Do You Want to Quit? Intimacy, Site, Self

Critical & Curatorial Concentration MFA Thesis Exhibition

Do You Want to Quit? Intimacy, Site, Self

Curated by Erin Gordon

 

January 13 – February 10, 2018

University Art Gallery

Opening Reception: Saturday, January 13, 2:00 – 5:00 p.m.

“...your words are no longer merely what you have to say—they are your very presence, they’re what manifests you in the virtual world, and how you use them, consequently, tends to shape that world’s perceptions of you in much the same way how you look frames what the real world thinks.” —Julian Dibbell, My Tiny Life: Crime and Passion in a Virtual World

The University Art Gallery is pleased to present recent works by Morehshin Allahyari, Hannah Quinlan and Rosie Hastings, and Angela Washko. Their respective practices take a critical look into issues of feminist embodiment through technology, the ethics of the archive and preservation, and the Internet as a tenuous site of interaction, research, and discord. During a moment when Net Neutrality in the United States is contested and men in positions of authority are being directly challenged by their victims, access to personal space and its place on the Internet are being addressed through various modes of art production. Orienting one’s body through technology creates a direct relationship between the self and site, an enmeshing that is constructed through both the screen and input of data in its various forms. Since data is information, its potential to be fundamentally feminist is the focus of the exhibition Do You Want to Quit? Intimacy, Site, Self.

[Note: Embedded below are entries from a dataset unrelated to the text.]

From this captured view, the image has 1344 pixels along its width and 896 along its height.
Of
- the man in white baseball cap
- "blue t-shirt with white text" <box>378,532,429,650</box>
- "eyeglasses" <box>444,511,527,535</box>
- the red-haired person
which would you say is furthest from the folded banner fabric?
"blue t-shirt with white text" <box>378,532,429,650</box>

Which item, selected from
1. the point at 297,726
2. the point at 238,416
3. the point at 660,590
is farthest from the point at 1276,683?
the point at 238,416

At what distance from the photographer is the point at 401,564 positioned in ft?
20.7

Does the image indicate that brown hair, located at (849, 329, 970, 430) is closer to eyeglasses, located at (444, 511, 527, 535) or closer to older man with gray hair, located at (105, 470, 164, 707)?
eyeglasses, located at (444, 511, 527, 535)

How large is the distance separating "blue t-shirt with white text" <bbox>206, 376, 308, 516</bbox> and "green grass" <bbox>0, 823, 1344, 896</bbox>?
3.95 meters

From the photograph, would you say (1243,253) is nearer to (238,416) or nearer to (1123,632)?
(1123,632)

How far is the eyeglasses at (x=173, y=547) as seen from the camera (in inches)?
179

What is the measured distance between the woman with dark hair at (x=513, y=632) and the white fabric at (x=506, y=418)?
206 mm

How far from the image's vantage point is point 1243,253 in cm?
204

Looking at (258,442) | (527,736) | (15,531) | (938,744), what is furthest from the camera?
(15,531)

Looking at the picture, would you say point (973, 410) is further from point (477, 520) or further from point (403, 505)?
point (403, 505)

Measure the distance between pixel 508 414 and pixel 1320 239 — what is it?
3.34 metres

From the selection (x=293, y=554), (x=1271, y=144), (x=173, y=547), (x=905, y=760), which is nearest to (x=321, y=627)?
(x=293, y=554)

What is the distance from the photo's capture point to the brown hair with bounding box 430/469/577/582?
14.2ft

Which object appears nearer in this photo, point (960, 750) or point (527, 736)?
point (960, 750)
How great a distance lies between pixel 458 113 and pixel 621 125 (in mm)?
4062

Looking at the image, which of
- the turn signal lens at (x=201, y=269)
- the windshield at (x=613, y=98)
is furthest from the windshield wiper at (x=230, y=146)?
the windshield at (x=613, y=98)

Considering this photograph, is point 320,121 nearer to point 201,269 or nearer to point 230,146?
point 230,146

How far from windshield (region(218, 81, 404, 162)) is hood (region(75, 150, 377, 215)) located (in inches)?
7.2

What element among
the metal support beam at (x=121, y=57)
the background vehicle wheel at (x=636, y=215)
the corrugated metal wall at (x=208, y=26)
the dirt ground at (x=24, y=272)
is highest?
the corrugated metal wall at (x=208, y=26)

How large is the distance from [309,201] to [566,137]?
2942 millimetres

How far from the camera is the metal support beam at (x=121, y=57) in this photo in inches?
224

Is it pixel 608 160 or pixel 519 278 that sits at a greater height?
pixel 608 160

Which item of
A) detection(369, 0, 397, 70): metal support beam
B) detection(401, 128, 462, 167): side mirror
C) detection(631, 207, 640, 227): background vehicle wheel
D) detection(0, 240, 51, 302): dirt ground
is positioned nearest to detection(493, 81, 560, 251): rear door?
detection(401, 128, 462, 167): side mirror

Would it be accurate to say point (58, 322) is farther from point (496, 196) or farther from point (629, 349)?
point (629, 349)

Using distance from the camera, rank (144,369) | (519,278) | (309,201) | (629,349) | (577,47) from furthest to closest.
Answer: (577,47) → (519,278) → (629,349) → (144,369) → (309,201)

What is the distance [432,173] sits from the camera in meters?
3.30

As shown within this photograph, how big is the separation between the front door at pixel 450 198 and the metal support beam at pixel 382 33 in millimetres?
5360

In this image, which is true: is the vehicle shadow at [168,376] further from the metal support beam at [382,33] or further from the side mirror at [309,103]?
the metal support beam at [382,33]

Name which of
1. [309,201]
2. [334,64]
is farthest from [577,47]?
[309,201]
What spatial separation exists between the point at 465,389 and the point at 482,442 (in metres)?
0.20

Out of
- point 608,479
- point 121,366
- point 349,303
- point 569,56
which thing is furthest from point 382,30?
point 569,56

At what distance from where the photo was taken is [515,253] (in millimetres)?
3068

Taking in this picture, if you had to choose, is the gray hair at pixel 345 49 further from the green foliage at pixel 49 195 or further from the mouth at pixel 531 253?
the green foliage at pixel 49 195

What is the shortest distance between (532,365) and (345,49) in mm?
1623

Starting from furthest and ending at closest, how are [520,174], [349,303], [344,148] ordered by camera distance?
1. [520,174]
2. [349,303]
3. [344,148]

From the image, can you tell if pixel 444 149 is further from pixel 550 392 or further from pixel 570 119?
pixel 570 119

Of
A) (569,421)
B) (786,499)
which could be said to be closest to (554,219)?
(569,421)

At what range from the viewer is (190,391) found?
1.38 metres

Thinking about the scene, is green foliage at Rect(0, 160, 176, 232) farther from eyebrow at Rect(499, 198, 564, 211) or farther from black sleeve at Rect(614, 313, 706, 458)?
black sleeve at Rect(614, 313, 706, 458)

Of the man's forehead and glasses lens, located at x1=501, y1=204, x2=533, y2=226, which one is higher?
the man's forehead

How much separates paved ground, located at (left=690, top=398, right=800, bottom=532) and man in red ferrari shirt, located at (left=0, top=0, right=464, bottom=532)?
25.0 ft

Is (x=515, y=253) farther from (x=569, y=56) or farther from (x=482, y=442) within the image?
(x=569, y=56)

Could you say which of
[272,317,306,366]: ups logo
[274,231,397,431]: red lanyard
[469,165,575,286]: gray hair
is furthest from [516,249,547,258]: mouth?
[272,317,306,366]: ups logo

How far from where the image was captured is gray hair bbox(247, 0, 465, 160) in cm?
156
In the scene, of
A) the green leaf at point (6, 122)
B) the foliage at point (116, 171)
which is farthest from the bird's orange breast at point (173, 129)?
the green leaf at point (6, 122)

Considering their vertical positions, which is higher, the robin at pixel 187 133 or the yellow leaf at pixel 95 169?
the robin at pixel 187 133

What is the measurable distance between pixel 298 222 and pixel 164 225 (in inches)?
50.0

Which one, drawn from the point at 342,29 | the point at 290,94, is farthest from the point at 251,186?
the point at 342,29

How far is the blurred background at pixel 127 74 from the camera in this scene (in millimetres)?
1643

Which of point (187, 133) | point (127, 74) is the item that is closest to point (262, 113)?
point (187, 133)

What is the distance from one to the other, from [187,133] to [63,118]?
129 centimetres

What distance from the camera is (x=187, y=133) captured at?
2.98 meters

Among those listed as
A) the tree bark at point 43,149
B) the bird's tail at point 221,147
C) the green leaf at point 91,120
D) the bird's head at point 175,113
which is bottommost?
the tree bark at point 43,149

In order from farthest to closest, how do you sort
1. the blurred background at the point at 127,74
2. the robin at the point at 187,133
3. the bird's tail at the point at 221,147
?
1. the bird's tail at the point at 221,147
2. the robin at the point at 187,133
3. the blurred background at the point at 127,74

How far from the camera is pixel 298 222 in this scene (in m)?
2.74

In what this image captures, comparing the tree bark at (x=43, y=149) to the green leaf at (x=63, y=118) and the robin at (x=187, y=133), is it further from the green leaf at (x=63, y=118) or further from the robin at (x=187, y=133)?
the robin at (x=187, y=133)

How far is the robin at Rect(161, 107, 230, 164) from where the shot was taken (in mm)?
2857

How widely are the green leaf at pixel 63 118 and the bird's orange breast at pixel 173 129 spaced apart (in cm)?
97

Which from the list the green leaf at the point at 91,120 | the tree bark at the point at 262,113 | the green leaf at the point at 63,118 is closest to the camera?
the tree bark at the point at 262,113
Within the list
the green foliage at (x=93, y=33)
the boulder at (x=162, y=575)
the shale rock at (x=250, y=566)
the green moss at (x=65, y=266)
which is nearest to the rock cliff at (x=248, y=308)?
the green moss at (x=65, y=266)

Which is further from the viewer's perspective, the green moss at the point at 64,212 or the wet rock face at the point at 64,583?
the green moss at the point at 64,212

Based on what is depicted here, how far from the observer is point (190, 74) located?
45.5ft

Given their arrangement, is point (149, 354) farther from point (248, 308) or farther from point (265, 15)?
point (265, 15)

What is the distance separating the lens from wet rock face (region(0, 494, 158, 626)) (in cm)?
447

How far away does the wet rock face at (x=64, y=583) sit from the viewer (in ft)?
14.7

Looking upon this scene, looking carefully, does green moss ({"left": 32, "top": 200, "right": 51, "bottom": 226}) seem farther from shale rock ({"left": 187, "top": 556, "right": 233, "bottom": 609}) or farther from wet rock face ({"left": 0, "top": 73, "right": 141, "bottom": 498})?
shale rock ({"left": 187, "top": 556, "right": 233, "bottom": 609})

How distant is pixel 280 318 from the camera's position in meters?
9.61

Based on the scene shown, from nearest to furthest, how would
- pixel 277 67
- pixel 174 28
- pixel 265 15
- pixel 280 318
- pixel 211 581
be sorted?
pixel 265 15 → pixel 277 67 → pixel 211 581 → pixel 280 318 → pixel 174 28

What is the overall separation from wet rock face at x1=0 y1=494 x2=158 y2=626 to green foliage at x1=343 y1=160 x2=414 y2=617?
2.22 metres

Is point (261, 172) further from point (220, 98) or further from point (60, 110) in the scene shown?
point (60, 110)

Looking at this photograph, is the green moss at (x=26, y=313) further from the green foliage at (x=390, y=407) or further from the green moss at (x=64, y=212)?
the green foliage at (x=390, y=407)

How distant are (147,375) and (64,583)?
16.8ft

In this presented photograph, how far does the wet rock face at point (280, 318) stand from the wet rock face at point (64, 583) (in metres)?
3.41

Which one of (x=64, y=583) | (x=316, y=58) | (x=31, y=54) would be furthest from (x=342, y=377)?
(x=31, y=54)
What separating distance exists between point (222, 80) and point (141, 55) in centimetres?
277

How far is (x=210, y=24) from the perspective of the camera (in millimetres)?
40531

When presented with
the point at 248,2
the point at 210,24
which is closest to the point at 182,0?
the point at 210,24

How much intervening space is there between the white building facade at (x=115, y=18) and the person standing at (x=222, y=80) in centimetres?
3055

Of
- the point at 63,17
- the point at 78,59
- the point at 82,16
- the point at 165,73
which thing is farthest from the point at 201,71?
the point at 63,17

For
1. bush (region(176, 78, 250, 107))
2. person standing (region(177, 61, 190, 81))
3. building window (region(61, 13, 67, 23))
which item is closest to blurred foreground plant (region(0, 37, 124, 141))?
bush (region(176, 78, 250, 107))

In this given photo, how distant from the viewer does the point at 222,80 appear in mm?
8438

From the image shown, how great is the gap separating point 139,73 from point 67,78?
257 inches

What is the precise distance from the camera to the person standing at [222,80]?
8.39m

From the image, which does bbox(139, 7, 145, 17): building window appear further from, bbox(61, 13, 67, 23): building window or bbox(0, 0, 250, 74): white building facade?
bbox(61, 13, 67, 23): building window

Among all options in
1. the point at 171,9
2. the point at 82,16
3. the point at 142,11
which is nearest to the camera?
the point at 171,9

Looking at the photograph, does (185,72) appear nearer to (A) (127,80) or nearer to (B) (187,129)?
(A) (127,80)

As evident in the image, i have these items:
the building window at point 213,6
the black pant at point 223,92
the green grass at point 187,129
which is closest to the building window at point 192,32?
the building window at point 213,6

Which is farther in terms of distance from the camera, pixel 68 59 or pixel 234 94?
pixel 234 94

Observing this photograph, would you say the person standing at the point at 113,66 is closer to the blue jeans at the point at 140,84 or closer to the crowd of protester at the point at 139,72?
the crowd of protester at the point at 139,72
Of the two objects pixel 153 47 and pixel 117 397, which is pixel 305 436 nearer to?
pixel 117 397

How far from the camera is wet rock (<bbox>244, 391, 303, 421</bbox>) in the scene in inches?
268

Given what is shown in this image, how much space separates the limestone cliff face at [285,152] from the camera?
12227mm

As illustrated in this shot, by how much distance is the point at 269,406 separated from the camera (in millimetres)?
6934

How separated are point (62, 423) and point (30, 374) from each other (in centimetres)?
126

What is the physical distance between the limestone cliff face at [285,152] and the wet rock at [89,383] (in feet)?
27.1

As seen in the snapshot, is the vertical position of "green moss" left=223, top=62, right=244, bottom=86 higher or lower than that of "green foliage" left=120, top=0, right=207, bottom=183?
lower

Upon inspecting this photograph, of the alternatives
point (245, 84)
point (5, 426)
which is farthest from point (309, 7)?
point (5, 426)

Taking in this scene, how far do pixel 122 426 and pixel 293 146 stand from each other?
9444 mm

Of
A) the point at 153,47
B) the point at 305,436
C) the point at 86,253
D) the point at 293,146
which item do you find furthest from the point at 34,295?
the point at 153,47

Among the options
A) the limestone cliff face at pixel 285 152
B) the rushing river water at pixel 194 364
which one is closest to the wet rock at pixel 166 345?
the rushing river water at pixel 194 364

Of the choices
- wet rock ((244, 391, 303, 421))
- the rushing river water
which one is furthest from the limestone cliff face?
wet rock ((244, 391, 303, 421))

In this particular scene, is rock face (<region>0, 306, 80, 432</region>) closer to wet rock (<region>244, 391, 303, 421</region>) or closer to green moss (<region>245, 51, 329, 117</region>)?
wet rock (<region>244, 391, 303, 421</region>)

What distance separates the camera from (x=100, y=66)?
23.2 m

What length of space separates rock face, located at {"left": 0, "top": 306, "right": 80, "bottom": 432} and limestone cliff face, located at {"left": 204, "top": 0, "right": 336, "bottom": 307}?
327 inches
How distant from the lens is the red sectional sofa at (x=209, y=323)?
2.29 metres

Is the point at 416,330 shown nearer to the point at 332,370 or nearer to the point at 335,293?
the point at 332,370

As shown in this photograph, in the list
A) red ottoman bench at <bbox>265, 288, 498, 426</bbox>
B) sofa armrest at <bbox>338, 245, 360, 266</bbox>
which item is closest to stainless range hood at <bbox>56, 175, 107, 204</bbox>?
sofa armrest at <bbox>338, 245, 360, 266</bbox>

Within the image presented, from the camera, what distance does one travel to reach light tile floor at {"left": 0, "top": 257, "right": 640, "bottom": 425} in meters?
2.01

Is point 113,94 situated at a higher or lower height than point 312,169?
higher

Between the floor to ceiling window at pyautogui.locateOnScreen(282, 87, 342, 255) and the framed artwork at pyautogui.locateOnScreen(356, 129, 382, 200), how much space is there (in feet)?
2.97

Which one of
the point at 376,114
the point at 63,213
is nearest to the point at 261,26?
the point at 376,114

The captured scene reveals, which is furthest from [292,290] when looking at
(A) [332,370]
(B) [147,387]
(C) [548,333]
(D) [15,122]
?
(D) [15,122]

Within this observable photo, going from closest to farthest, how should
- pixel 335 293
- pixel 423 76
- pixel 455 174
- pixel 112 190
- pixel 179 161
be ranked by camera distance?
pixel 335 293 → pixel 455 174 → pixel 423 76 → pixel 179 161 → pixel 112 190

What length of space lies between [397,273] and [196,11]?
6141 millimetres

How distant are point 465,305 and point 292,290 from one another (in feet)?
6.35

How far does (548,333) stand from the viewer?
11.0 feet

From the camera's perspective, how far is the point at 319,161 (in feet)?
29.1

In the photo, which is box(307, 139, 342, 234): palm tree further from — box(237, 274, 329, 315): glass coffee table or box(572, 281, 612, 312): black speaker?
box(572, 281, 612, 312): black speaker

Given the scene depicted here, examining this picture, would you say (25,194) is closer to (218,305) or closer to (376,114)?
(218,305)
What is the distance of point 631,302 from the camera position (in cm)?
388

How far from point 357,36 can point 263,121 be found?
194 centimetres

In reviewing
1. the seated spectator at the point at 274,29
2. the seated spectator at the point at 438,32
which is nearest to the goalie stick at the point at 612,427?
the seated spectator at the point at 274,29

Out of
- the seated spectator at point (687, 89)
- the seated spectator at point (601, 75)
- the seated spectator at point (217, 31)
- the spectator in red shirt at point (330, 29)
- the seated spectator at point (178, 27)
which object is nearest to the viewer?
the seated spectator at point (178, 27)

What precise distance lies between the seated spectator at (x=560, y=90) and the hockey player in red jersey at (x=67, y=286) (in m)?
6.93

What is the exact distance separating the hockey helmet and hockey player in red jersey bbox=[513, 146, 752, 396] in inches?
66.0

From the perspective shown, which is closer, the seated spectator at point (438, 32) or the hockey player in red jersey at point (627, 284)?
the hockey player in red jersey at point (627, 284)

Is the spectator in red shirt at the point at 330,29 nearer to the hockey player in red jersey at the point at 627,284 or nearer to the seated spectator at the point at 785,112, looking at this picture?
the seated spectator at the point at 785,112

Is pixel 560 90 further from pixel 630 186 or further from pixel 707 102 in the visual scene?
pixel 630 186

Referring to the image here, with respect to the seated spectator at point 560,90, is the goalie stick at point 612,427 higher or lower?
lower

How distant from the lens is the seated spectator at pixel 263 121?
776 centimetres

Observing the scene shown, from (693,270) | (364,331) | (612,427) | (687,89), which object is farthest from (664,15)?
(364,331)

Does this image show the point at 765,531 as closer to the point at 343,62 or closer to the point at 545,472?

Prompted by Arlie R. Hochschild’s definition of “emotional labor,” Do You Want to Quit? accordingly addresses the relationship between the digital network, as an expanse of connection, and the management of the body into a place of inquiry. Allahyari uses the digital environment to visualize an emotional relationship and 3-D printing to ‘re-Figure’ traditional and mythic beings; Quinlan and Hastings immortalize the gay bar in the wake of its slow eradication by gentrification in the United Kingdom; and Washko expands her criticisms of the inherent dangers associated with Men’s Rights Activists and Pick-Up Artist culture through a first-person text-based video game and an interactive video. 

Events:
Visiting Artist Lecture by Angela Washko
Thursday, February 1, 2018 at 6:30 p.m.
UCI Contemporary Arts Center, Colloquium Room 3201
Free and open to the public.
This lecture is a part of the UCI Department of Art Lecture Series.